A esse respeito, cada região tem suas vantagens e pontos de força, e pode contribuir de sua própria maneira para uma economia neutra para o clima. Para aquelas regiões fortemente dependentes de combustíveis fósseis, a União Europeia estabeleceu o “Mecanismo da Transição Justa” e um “Fundo de Transição Justa” dedicado a suportar a diversificação econômica e a transição para a energia verde desses territórios, de forma que ninguém seja deixado para trás.

De maneira resumida, no que se refere à transição energética na América Latina, destaca-se a presença dos seguintes desafios: necessidade de harmonização de políticas energéticas, climáticas e marcos regulatórios; redirecionar investimentos e eliminar os subsídios aos combustíveis fósseis; aprofundar a integração energética regional e a integração energética entre diferentes fontes renováveis no setor elétrico; aumentar a geração solar distribuída e da eólica (onshore e offshore); promover o desenvolvimento de demais energias renováveis offshore (marés, ondas, correntes, OTEC, diferencial de salinidade); e ampliar a participação da sociedade civil na concepção e implantação de projetos de energia renovável.

Relativamente às oportunidades, destacam-se que a região: possui uma riqueza e diversidade de recursos energéticos; tem sua matriz energética menos dependente de combustíveis fósseis do que a média global; apresenta perfil diversos de emissões de GEE por país e por setor. Sendo assim, fica claro que a região contempla diferentes propostas de NDCs, estratégias de mitigação de emissões, e políticas de alcance dos ODS 7 (energia) e 13 (mudança climática). Consequentemente, quando se trata considerar a América Latina em sua totalidade, deixa-se de levar em consideração essas particularidades intra-regionais, que serão mais bem analisadas a seguir.

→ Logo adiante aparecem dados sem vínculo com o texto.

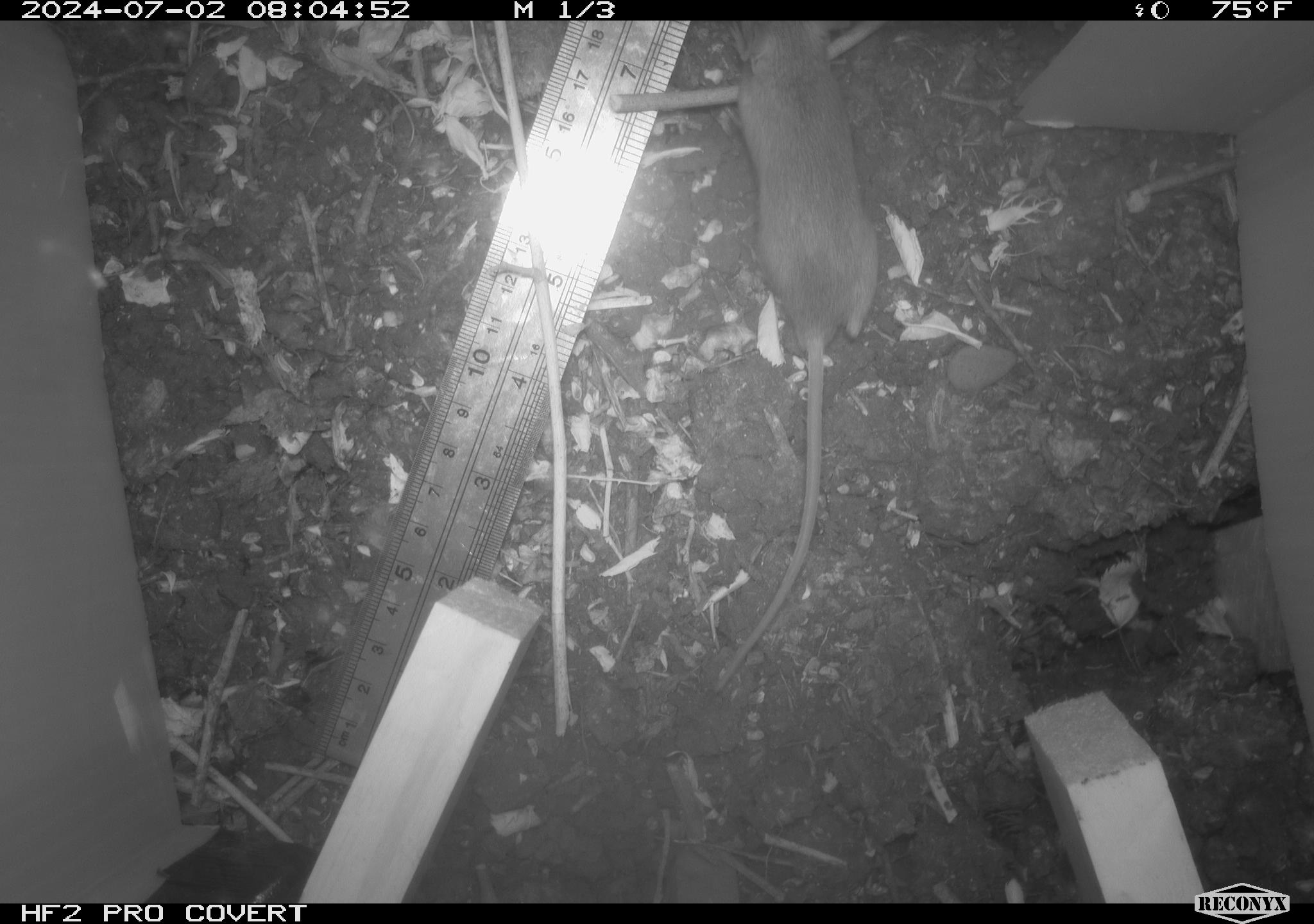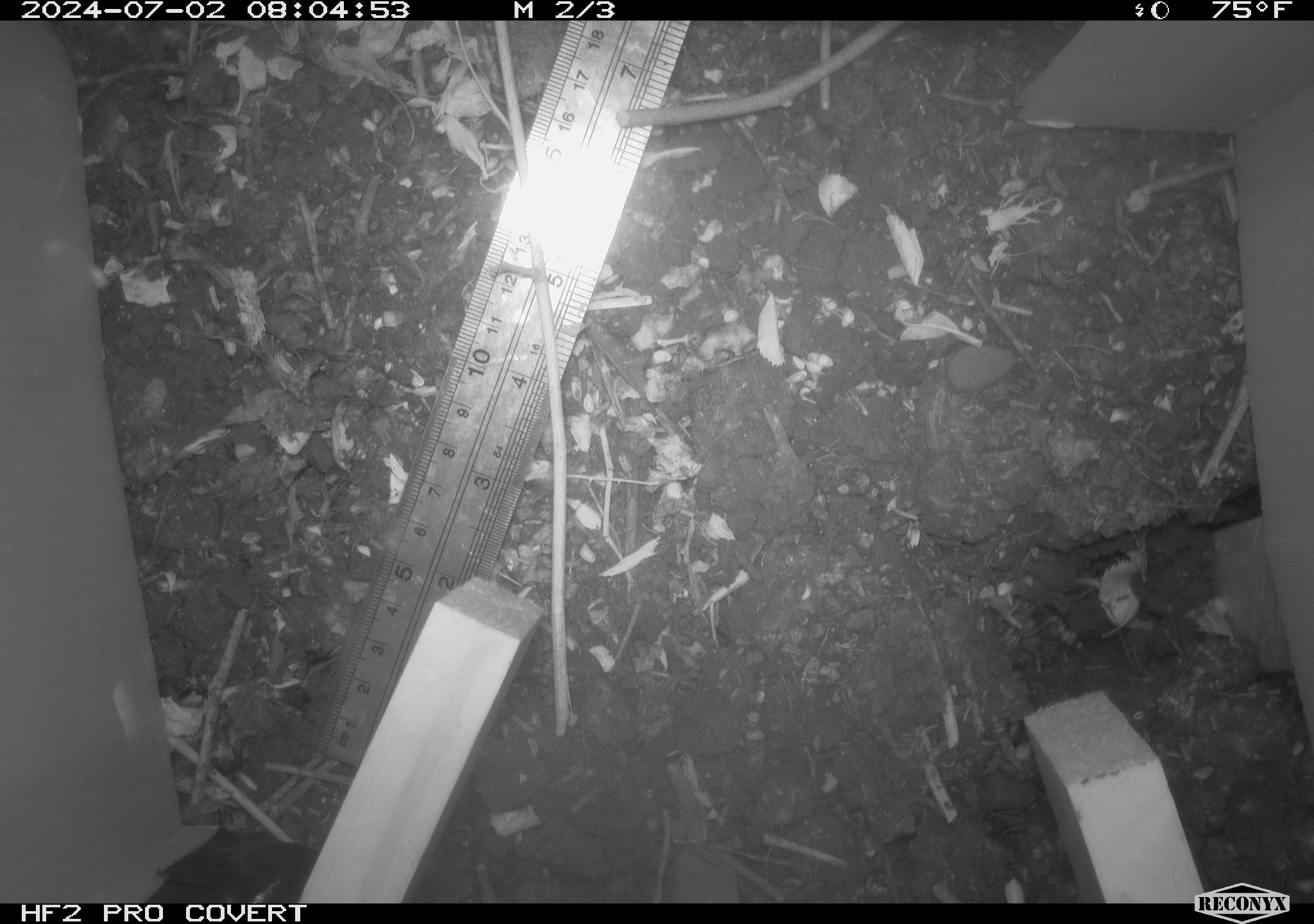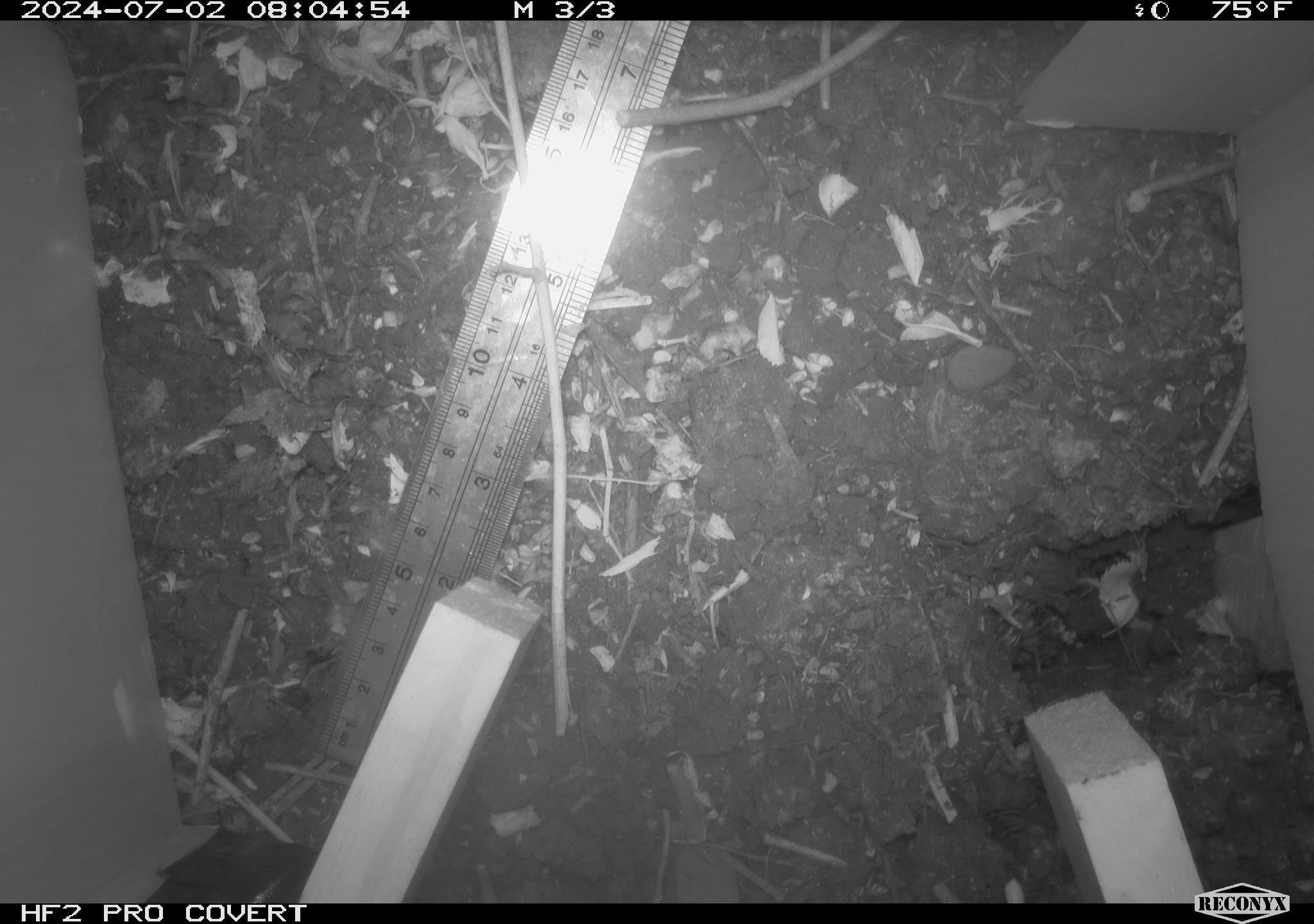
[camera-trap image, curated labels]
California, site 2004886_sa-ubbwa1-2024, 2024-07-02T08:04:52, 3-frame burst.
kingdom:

Os desafios mencionados acima sintonizam os horizontes dos debates sobre transição energética nos níveis regional e global. Porém, o Brasil tem uma história muito peculiar no desenvolvimento da sua matriz energética, de modo que que, por exemplo, os temas tradicionalmente ambientalistas da sustentabilidade têm que enfrentar as correntes desenvolvimentistas que permitem a exploração petroleira e a proliferação das hidroelétricas em nome do progresso e do bem-estar material. A mesma coisa pode ser dita pela história do Sistema Interligado Nacional (SIN), que é um projeto que começa na primeira metade do século passado e que, além de um empreendimento tecnológico e econômico, é um verdadeiro projeto de unificação nacional.

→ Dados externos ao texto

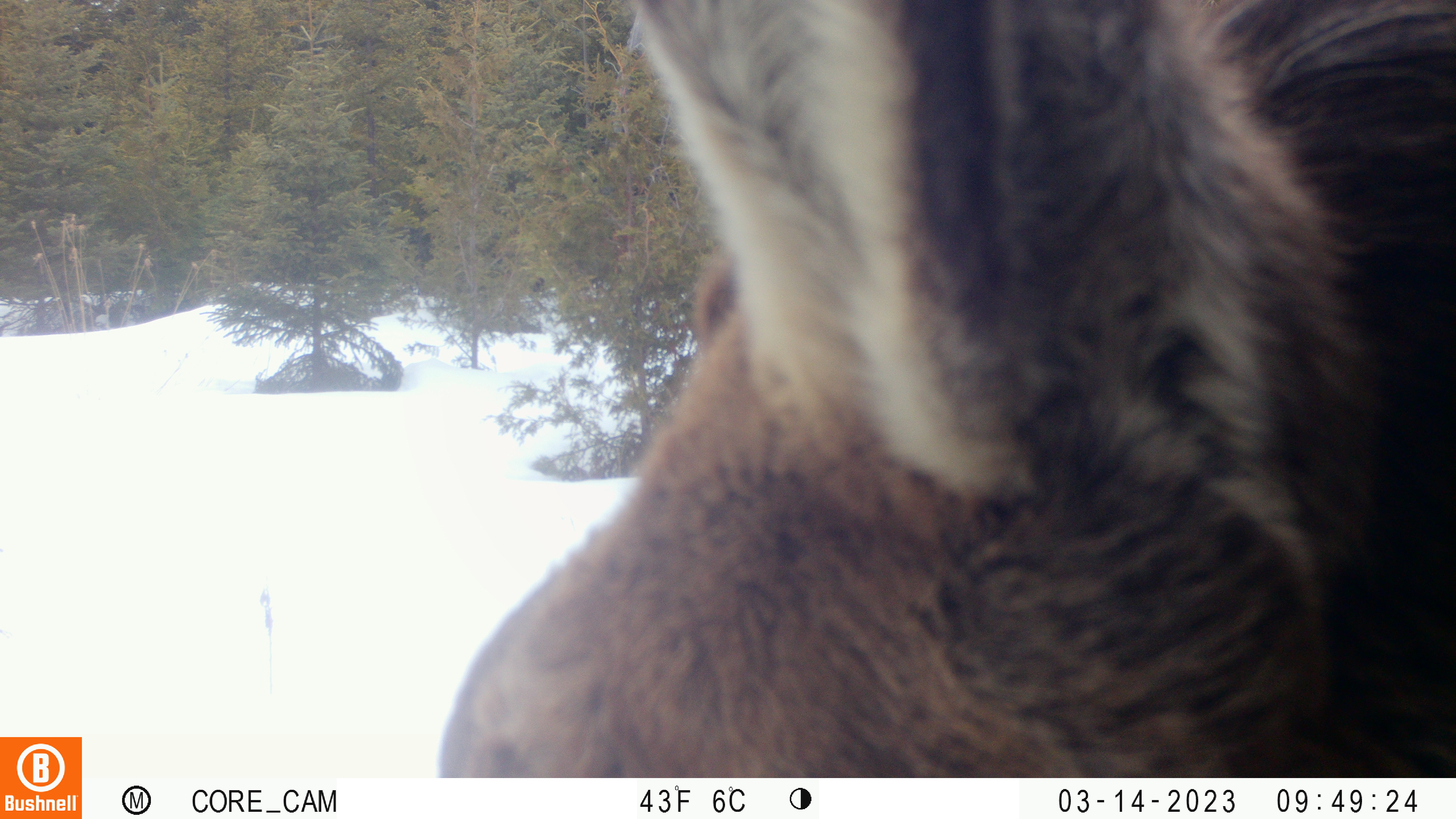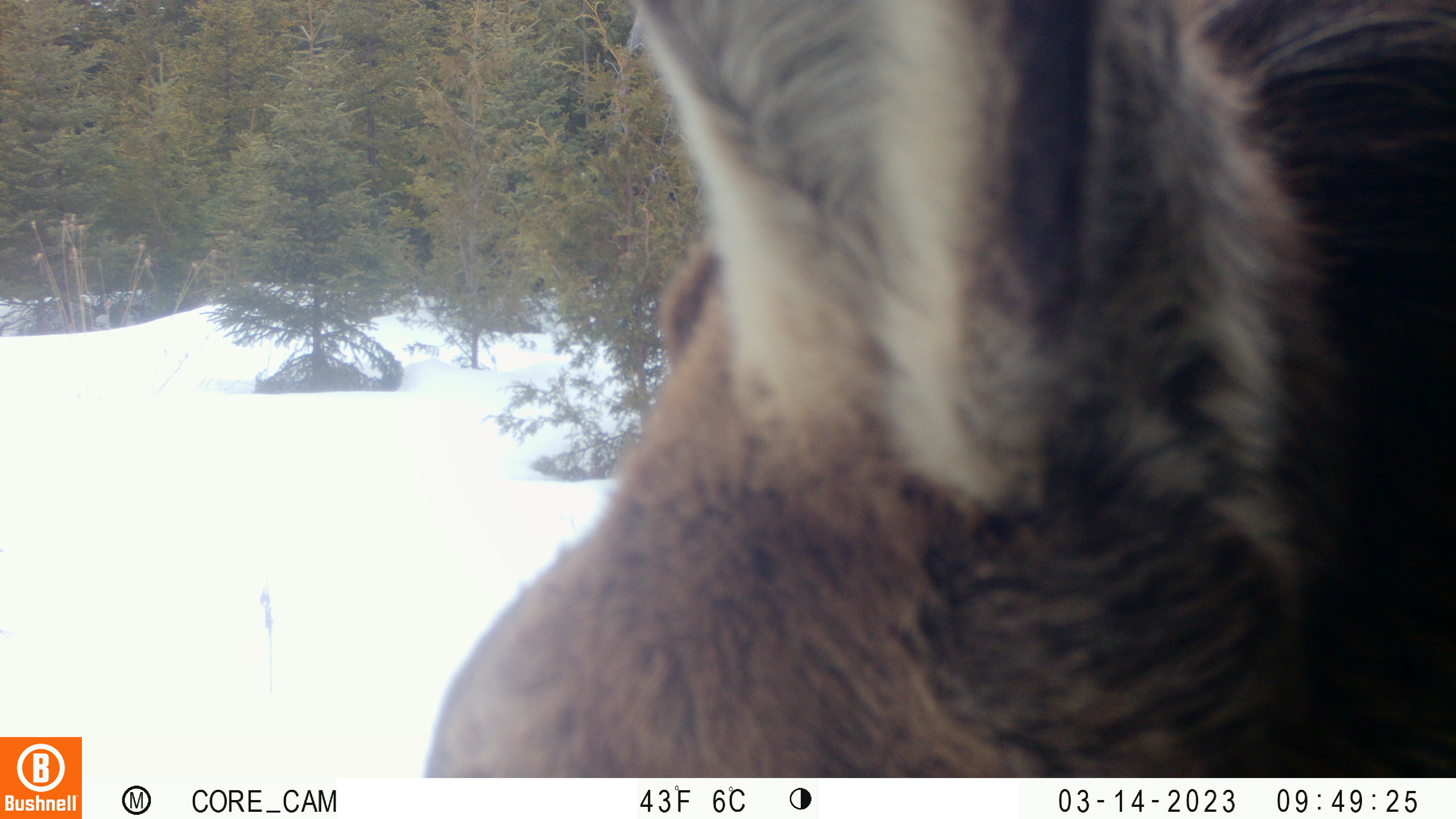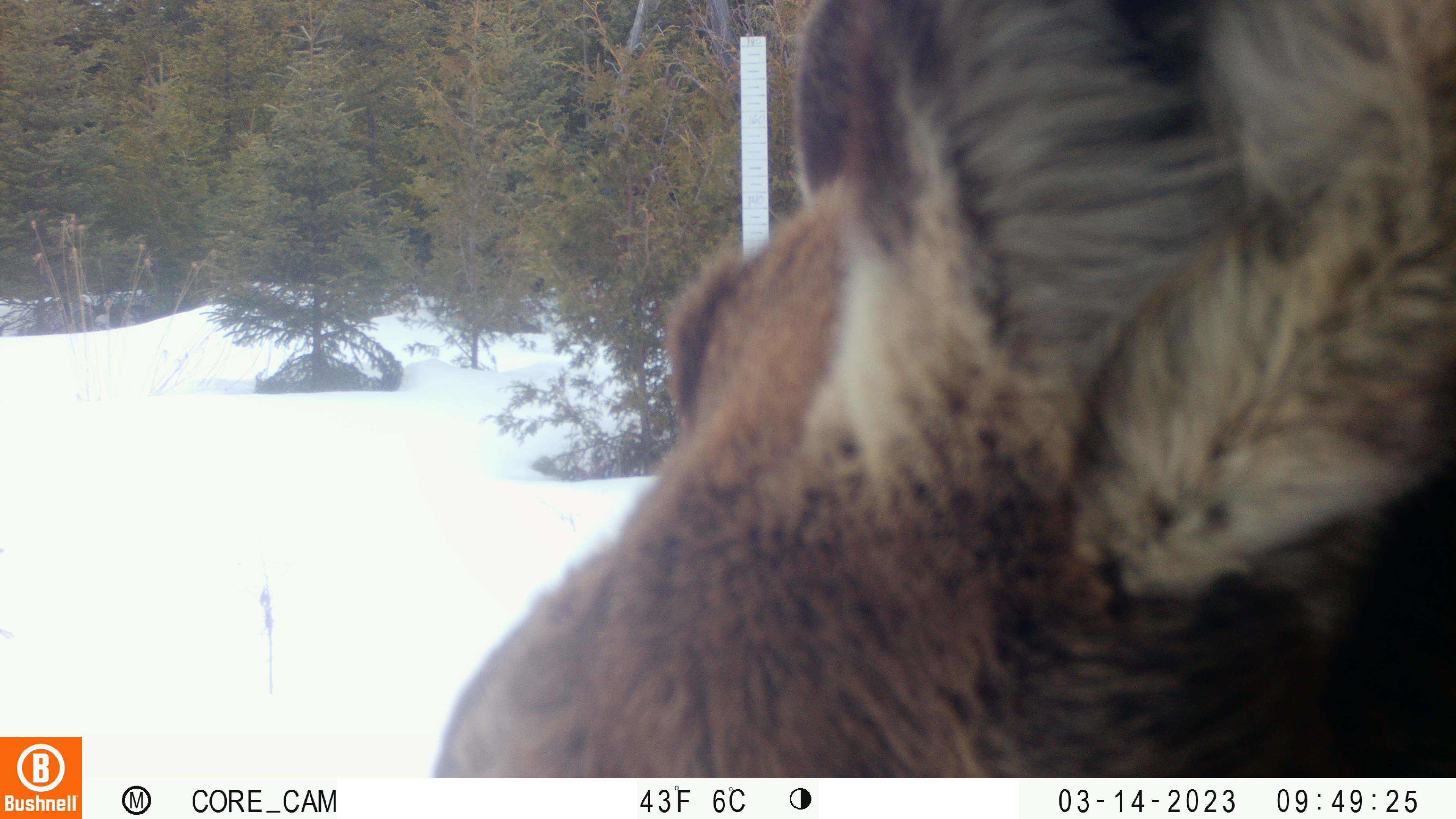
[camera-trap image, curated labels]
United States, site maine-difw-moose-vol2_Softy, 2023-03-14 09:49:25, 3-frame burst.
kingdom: Animalia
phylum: Chordata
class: Mammalia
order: Artiodactyla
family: Cervidae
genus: Alces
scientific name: Alces alces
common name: moose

A crise ambiental e social global motivou o renascimento de transições justas, desta vez centradas nos efeitos sobre a distribuição de trabalho e renda da mudança para uma matriz energética sustentável (GARCÍA-GARCÍA; CARPINTERO; BUENDÍA, 2020). No entanto, desde uma perspectiva do norte global o problema é “quanto tempo vai a tomar a transição” (SOVACOOL, 2016). Para se alinhar aos critérios da governança energética e à direção indicada pelos países centrais, no Brasil e na América Latina em geral existe uma pergunta sobre “o que se precisa fazer” para romper o círculo da verticalidade das decisões e da concentração do poder no âmbito energético.

Sem falsas ingenuidades, a transição energética tem um potencial de democratização no nascimento do prosumer, que não é só um ator mais no mercado, mas potencialmente um ator político que poderia se organizar em pequenas escalas, em que produtores locais, que a Europa já denomina como comunidades da energia renovável, poderiam representar uma ameaça ao poder da Agência Nacional de Energia Elétrica (ANEEL) do Brasil e dos grandes empreendimentos financeiros.